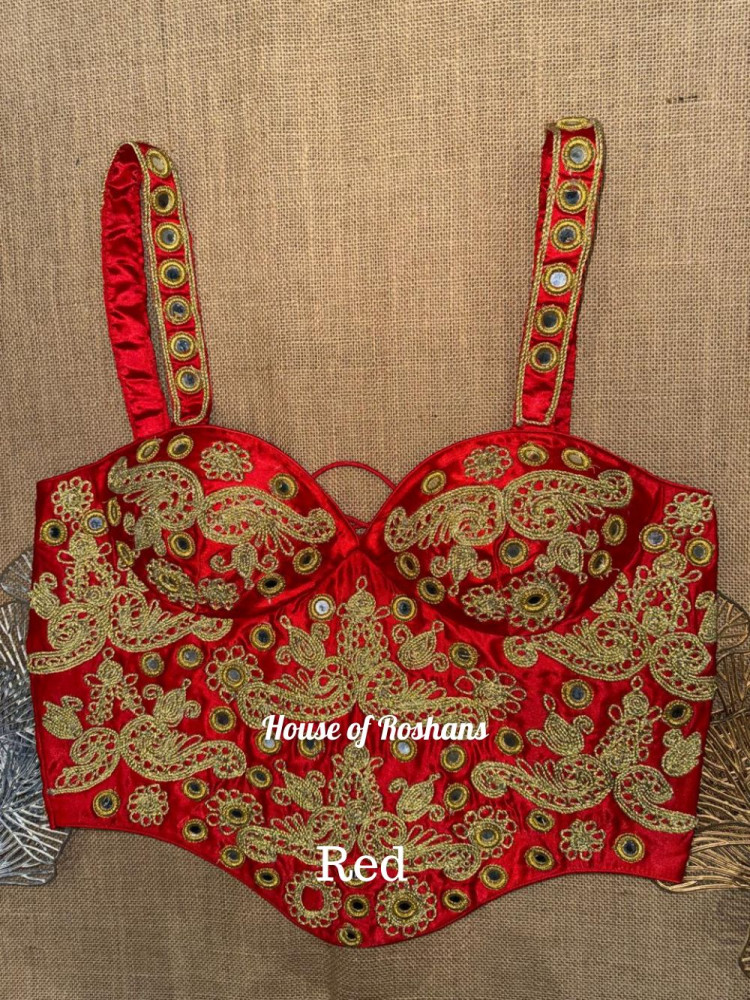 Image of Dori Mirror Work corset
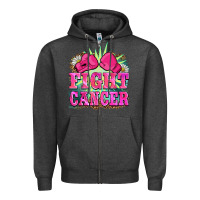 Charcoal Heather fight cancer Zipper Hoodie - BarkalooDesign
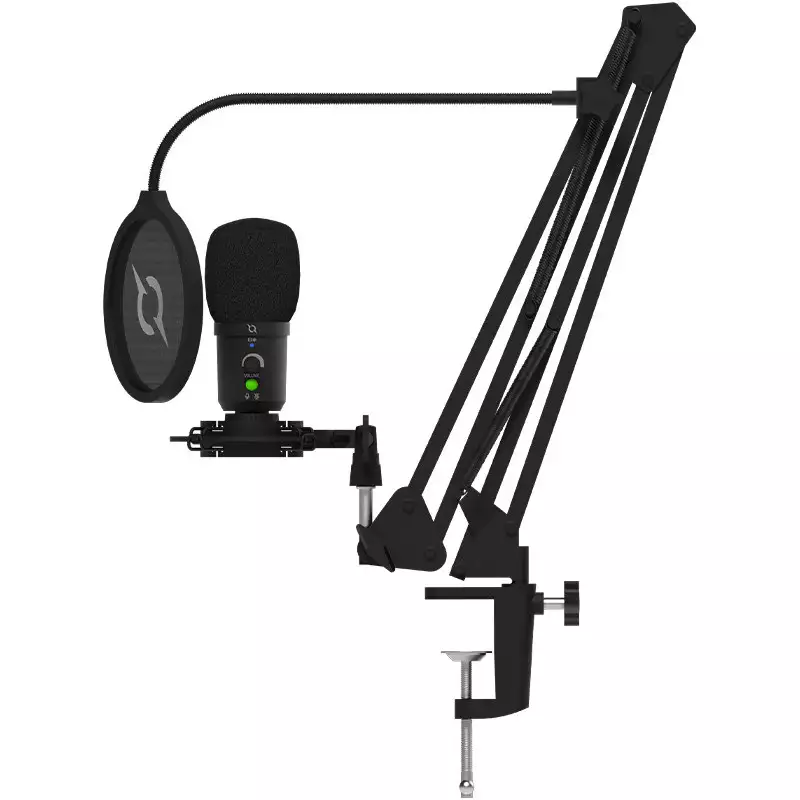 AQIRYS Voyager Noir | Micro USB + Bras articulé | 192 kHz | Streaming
══════════
◆ **Task item**
What the task needs is the material above repeated exactly, pictures excepted.

◆ **Written response**
 Image of Dori Mirror Work corset
 Charcoal Heather fight cancer Zipper Hoodie - BarkalooDesign
 AQIRYS Voyager Noir | Micro USB + Bras articulé | 192 kHz | Streaming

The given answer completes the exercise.